■ **Data provided**:
[BEGIN]
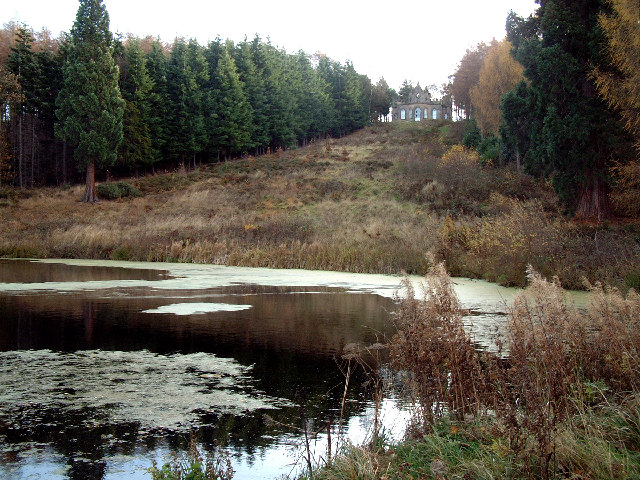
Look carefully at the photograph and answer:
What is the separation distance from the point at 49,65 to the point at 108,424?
46954 millimetres

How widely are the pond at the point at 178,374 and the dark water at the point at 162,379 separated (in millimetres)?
18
[END]
■ **Written request**: The records above are to be restated exactly, without their pictures.

■ **Solution**:
Look carefully at the photograph and answer:
What is the separation distance from the point at 49,65 to the point at 108,424?
46954 millimetres

How widely are the pond at the point at 178,374 and the dark water at the point at 162,379 separated (in millimetres)?
18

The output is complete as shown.